* _AIM OF THE EXERCISE_
Please update the listing between the lines holding "Viewing what is" and "Taking in the", inclusive, by replacing "further" with "farther" and leaving everything else unchanged. Return only those lines.

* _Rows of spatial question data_
☆ ☆ ☆

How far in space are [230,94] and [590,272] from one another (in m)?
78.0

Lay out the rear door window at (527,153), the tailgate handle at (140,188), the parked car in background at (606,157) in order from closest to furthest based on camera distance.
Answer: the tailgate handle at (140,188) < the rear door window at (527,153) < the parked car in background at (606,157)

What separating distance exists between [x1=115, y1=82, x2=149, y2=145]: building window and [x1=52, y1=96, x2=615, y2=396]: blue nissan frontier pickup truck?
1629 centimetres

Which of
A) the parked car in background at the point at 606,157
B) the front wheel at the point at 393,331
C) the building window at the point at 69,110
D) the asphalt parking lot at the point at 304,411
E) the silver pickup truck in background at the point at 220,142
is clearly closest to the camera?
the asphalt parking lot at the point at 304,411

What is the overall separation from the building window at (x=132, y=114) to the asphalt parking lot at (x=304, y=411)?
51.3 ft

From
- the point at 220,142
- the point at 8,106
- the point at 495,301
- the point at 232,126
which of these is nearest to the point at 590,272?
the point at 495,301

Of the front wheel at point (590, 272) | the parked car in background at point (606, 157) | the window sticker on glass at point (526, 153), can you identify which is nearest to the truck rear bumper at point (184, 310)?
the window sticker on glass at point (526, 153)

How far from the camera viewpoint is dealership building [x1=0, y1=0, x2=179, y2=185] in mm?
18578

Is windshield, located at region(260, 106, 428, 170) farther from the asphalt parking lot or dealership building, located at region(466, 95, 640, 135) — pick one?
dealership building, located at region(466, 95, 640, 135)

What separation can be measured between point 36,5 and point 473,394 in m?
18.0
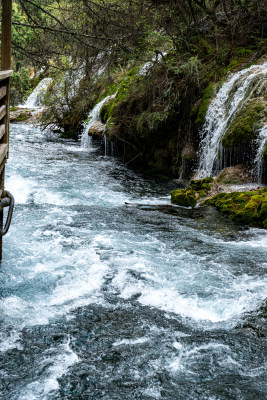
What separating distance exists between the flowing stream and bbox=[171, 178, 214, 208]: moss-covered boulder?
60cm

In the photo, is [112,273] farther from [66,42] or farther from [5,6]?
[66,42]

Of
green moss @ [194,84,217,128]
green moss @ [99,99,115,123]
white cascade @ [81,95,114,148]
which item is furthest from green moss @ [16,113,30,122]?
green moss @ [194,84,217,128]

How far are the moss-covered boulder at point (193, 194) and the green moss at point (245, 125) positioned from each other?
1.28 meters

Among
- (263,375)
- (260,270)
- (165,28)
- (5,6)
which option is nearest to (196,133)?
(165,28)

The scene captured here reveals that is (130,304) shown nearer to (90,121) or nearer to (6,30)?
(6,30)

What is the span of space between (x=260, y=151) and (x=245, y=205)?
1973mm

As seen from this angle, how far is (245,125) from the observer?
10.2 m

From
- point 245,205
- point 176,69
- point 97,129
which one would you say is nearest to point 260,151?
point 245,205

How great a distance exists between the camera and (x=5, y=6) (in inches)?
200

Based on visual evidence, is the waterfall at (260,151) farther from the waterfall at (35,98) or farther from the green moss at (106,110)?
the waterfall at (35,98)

☆ ☆ ☆

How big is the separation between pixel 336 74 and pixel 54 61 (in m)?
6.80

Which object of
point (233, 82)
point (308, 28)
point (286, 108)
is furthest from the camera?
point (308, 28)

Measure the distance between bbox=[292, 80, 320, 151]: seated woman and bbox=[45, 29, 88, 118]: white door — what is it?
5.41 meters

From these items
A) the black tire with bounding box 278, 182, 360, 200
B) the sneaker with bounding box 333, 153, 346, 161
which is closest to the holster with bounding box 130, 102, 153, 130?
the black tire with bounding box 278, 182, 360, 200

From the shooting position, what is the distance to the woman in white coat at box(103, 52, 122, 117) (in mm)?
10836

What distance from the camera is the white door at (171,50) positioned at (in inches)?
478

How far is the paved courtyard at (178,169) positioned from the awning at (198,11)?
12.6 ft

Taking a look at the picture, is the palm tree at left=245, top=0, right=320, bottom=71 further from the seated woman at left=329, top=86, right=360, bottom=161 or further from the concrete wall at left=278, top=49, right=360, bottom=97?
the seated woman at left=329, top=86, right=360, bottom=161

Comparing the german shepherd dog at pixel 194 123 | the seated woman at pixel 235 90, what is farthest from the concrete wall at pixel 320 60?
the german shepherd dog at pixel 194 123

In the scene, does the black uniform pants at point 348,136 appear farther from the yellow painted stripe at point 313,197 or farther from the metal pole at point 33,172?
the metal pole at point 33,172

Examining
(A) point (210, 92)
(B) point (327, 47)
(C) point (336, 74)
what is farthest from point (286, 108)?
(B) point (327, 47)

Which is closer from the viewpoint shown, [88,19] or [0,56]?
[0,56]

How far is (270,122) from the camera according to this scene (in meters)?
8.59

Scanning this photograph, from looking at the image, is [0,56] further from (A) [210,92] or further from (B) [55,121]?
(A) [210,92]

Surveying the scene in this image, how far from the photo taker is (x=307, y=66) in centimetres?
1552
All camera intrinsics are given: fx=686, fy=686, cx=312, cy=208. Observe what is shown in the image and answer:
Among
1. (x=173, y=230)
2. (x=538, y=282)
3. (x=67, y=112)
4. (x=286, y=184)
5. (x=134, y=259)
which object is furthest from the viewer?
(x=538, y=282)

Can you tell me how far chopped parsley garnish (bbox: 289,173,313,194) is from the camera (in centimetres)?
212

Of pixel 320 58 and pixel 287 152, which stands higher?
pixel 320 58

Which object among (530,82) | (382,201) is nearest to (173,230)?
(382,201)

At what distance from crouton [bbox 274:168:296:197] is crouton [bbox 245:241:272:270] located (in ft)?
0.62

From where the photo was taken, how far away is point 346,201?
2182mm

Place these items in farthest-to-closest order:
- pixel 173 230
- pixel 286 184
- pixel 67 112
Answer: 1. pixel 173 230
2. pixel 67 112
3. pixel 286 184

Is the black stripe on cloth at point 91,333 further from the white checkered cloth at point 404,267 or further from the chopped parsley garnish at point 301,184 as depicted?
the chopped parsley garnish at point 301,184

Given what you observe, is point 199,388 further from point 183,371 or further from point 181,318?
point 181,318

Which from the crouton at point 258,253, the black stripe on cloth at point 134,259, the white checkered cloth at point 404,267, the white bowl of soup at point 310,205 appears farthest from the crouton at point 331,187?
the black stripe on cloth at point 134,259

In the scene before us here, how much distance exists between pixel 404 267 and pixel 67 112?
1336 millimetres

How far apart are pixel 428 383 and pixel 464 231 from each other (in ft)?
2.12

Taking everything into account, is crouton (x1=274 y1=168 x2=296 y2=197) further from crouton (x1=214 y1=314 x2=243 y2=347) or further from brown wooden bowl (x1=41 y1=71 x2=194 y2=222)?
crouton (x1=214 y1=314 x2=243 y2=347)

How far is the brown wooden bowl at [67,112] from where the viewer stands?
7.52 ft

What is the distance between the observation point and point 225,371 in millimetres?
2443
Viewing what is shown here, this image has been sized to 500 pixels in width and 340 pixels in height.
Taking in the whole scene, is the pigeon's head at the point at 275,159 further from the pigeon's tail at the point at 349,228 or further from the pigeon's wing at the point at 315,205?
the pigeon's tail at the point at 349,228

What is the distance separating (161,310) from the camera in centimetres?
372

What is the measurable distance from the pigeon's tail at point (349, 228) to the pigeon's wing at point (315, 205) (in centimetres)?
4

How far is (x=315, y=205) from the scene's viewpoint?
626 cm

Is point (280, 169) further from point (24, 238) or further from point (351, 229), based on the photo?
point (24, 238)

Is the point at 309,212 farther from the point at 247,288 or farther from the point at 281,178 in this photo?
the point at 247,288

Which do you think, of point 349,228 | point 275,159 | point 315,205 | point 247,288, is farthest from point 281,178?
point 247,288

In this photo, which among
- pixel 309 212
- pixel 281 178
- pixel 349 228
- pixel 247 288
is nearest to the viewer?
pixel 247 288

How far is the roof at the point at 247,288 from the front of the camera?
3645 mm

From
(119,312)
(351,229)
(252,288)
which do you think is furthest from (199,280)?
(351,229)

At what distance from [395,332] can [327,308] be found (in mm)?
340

☆ ☆ ☆

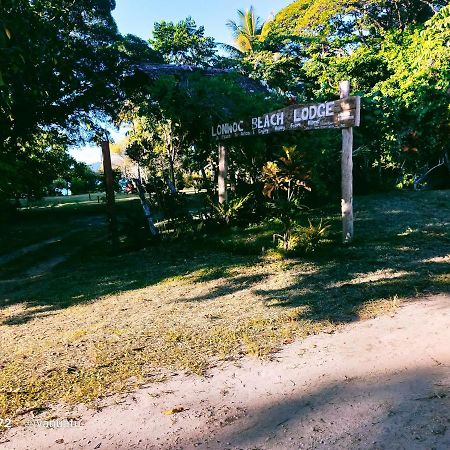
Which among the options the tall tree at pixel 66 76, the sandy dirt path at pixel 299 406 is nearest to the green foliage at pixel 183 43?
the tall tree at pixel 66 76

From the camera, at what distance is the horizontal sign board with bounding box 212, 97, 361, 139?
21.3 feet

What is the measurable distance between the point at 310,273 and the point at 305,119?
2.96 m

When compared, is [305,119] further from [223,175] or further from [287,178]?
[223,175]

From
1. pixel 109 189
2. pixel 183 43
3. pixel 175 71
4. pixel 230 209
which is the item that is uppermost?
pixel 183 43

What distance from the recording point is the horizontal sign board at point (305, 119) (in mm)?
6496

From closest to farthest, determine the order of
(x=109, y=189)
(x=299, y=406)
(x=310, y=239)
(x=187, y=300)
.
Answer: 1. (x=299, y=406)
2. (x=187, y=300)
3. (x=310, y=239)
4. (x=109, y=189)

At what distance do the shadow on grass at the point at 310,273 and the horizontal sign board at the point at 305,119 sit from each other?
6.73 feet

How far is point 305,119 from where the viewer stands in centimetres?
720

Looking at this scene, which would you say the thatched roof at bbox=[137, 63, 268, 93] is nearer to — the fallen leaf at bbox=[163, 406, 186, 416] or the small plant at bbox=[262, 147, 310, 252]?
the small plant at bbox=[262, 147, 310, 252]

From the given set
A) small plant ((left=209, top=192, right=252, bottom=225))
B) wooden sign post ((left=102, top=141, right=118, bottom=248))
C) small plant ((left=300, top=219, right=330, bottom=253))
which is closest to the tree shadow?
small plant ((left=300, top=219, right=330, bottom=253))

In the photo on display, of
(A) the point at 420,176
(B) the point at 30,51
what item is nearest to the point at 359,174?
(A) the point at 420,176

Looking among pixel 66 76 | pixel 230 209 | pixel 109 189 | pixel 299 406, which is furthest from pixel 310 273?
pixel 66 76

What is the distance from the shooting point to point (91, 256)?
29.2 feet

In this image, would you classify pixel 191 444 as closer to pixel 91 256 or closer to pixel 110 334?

☆ ☆ ☆

* _RESPONSE_
Viewing what is shown here, this image has been sized to 500 pixels in width and 340 pixels in height.
Taking in the whole scene, is the pigeon's head at the point at 275,159 farther from the pigeon's tail at the point at 349,228 or farther from the pigeon's wing at the point at 315,205?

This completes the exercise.